Monday, June 9, 2008

Eclipse weirdness, NetBeans to the rescue

Last week, I did a hardware upgrade on my home PC. Originally, I had an EliteGroup 848P-A motherboard with a Pentium 4 2.8GHz (Prescott) with 2 GB of DDR 400 RAM. The new configuration has a Gigabyte GA-P35-S3G motherboard with a Pentium Dual Core E2220 (2.4GHz) and 4 GB of DDR2 800 RAM. It was a pretty cheap upgrade, and performance on compute-intensive tasks seems to be about 2x faster. Kubuntu 8.04 recognized all of the new hardware; no reconfiguration was necessary.

Weirdly, there is one important application that no longer works following the upgrade: Eclipse. I get repeated segfaults in libjvm.so. As far as I can tell, it's not a hardware problem. All other applications I have tried have been 100% stable, my CPU temperature has not exceeded 41 C for either core, memtest86+ did not find any problems with the memory, etc.

So, I conclude that it's some sort of software problem. Could it be a weird interaction between SWT and gtk+? This is where native code really sucks.

» Exercises to complete:
1/ Update the stretch of the blog post from "Weirdly, there is" through "the memory, etc.", replacing "segfaults" with "crashes".
2/ According to the blog post, which motherboard does the new configuration use?
The listing that comes next is separate material, unconnected to the blog post about the Eclipse failure.

» Recorded data:
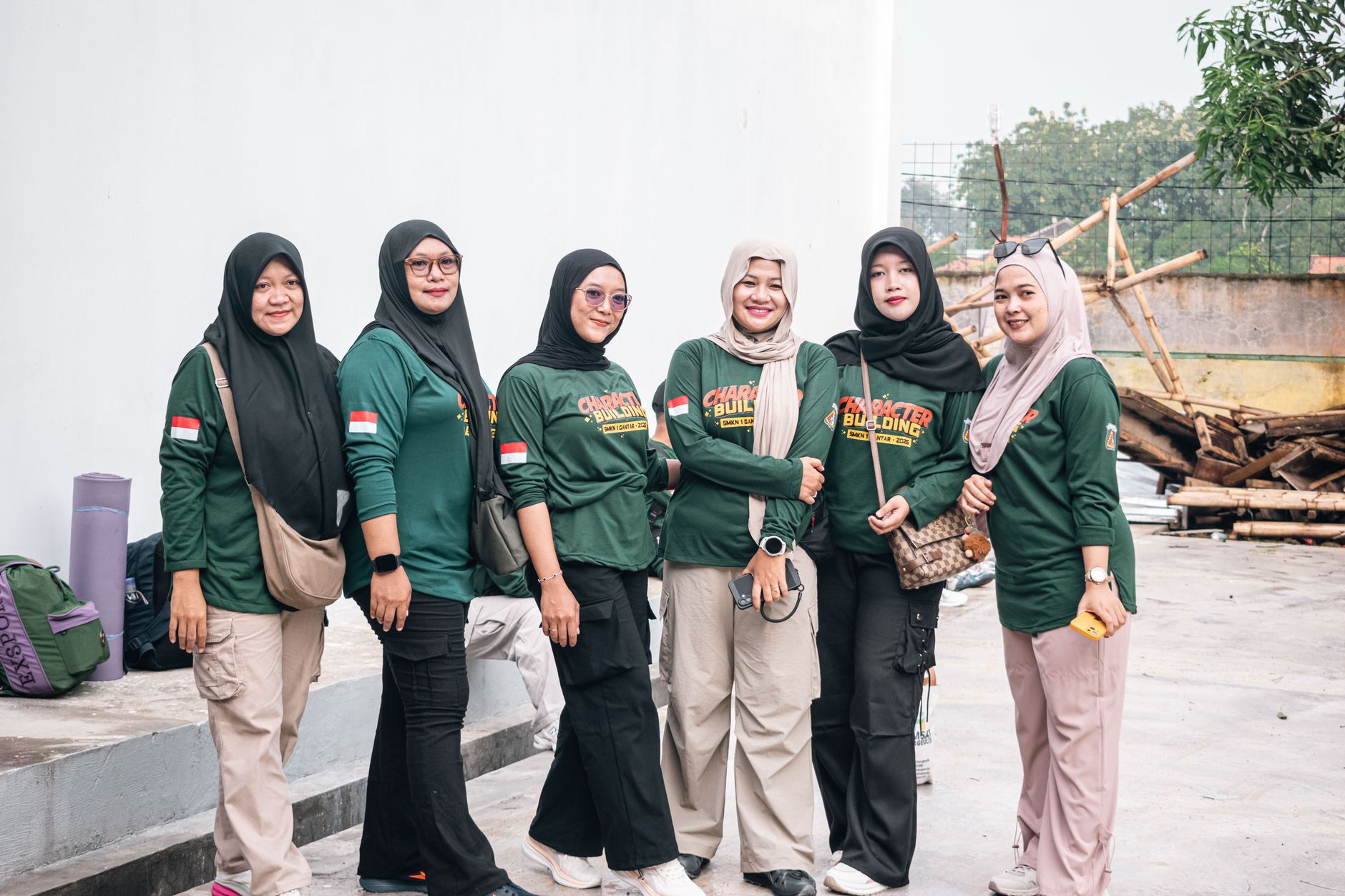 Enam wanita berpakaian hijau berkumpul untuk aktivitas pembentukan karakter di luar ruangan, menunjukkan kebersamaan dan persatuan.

» Responses by item number:
1/
Weirdly, there is one important application that no longer works following the upgrade: Eclipse. I get repeated crashes in libjvm.so. As far as I can tell, it's not a hardware problem. All other applications I have tried have been 100% stable, my CPU temperature has not exceeded 41 C for either core, memtest86+ did not find any problems with the memory, etc.

2/ A Gigabyte GA-P35-S3G motherboard.